— Task details —
Write out every record below exactly as it appears.

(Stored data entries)
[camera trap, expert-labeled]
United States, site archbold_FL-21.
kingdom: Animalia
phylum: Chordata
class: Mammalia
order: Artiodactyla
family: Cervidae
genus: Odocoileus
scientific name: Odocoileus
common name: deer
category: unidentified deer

— Written response —
[camera trap, expert-labeled]
United States, site archbold_FL-21.
kingdom: Animalia
phylum: Chordata
class: Mammalia
order: Artiodactyla
family: Cervidae
genus: Odocoileus
scientific name: Odocoileus
common name: deer
category: unidentified deer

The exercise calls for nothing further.